• BolexForSoup@kbin.social
        link
        fedilink
        arrow-up
        1
        ·
        8 months ago

        Hey there, I have been lately trying to better understand how privacy/my network work lately. I’m kind of right at that line where the next barrier gets pretty technical. I think I have a decent understanding of DoH, but I know it has quite click for me yet. How would you describe it? (I’m assuming that is an acronym for DNS over HTTP?)

        • ReversalHatchery@beehaw.org
          link
          fedilink
          English
          arrow-up
          1
          ·
          edit-2
          8 months ago

          Yes, or more precisely it’s DNS over HTTPS.
          The S at the end stand for Secure, but technically it means that it is HTTP inside TLS. TLS encrypts the traffic, and verifies server responses to be authentic.
          HTTP and HTTPS are most often used by websites, but there are many more common uses of it.

          When a program - like firefox - uses DoH to resolve domain names (that is, find their corresponding IP address, they can have multiple), then instead of asking the DNS server that was configured in the operating system (often automatically set by your router’s “advisory”, though DHCP) through a clear text channel that is prone to inspection and manipulation, instead of that it asks a DNS server that communicates over HTTPS, just like webservers do.
          By doing this, domain name lookups have the protection of TLS, and they look like as if you have just visited a website. It’s harder* to find out which server was that request sent to, what was the purpose of that request, and since the content of the request is encrypted, and the response is encrypted and signed just as when visiting a website, it’s harder to see as an outside observer what was being done, including what website’s IP did you look up, and it’s harder for them to modify this response.

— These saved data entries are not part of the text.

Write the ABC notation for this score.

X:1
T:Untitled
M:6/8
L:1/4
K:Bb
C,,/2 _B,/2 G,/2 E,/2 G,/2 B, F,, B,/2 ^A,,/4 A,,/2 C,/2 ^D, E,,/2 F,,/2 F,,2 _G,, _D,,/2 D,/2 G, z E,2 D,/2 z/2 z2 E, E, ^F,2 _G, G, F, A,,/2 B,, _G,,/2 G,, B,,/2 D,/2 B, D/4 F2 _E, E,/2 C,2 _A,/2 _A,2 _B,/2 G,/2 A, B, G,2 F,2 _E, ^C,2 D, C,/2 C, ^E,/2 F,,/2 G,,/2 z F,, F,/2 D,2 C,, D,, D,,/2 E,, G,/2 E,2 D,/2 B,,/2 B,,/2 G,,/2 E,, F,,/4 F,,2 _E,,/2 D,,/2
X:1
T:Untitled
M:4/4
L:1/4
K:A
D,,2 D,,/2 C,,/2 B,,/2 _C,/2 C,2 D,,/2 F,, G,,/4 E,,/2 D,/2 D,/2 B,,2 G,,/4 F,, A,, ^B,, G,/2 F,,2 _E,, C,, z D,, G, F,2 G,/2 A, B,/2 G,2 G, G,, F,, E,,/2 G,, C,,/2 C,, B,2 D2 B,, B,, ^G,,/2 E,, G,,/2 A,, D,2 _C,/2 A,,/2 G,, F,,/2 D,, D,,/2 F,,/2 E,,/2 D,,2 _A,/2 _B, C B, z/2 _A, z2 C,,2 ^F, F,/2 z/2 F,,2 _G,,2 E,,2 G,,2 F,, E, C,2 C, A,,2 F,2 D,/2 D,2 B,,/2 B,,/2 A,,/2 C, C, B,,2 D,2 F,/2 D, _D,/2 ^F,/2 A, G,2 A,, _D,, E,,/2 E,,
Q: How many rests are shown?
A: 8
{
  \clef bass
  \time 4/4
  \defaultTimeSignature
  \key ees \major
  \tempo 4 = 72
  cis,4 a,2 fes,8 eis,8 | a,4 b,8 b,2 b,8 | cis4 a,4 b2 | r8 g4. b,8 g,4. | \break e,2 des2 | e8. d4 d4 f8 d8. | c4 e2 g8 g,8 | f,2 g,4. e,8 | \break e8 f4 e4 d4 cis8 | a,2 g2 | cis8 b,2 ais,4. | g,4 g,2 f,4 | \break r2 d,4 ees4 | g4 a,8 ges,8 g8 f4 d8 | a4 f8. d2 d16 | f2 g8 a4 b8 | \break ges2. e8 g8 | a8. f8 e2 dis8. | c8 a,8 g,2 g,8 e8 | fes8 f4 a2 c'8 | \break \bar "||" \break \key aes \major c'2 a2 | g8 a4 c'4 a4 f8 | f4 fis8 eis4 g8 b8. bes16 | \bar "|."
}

          DoH servers to be used may be set up with an IP address if that is fix and never changes, or through a domain name. If you only have the domain name of a DoH server, then you can’t contact that yet, first you have to look up it’s IP address using either an other DoH server who’s address is fix or the current one is known, or with a plain DNS server.

          • BolexForSoup@kbin.social
            link
            fedilink
            arrow-up
            2
            ·
            edit-2
            8 months ago

            This is really helpful thank you. Definitely somewhere between “I kind of get it” and “I understand some of these words,” but I think with a little term research and some pondering this will click better. Appreciate your taking the time to break it down!